Wednesday, April 22, 2009

I feel like a marionette puppet...

God is so faithful. Sometimes I forget, but it is always so true.
Over the past few weeks I have had my bouts of discouragements. I received a phone call a little over a week ago from one of the teams that was coming down this summer. They decided to cancel. The thought immediately ran through my mind, "God, what´s this all about? You called me to Mexico for this summer....didn't you?" My excitement about my role this summer continued until the second of the four teams who planned to come this summer canceled yesterday. Again I thought, "God, did I hear you right?"
Not knowing why things are changing, I am still convinced more than ever that I am supposed to be in Morelia this summer. Through the little things the Lord continues to confirm the call. A week ago I opened a letter I received in the mail. Enclosed was a check for my trip to Mexico from a couple I have never met and who does not know my family. This is one of many support checks I have received in the last few week from someone I do not know. If that isn't God, I don't know how it could get any clearer. I was also worrying about where I am going to live and how I would pay to furnish my apartment and all the details that go into that. I contacted a friend in Mexico to ask him to check prices for me, and he is moving out of his apartment just a week before I arrive and he said he would leave his furniture for me! What an answer to prayer!
God is in this! I don't know what He is working that I don't understand, but I know enough to know that it is always better His way. I look back over the last year and how He has been intricately pulling the strings to everything to have it all come out according to His plan. It looks like I´m going to be working with the youth group more than originally intended. I know this is the Lord as I have been learning so much as the interim youth director at my church over the past few months. Perhaps my first summer won't look exactly as planned, but it will no doubt be fruitful. He is already giving me vision on how to capitalize on my teamless weeks to enhance the program for future years. It's going to be good!

Work to complete:
Condense the paragraph of the blog post above that begins "Not knowing why things are changing" into a short bulleted list that keeps its main facts.

Given material:
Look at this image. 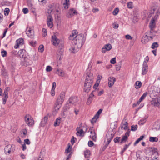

Answer to this problem:
- Despite the changes, I'm more convinced than ever that I'm meant to be in Morelia this summer.
- A week ago, a couple I've never met, who don't know my family, mailed me a check for my Mexico trip. It's one of many support checks from strangers in recent weeks.
- I was worried about housing and the cost of furnishing an apartment.
- A friend in Mexico I asked to check prices is moving out of his apartment a week before I arrive and will leave his furniture for me, an answer to prayer.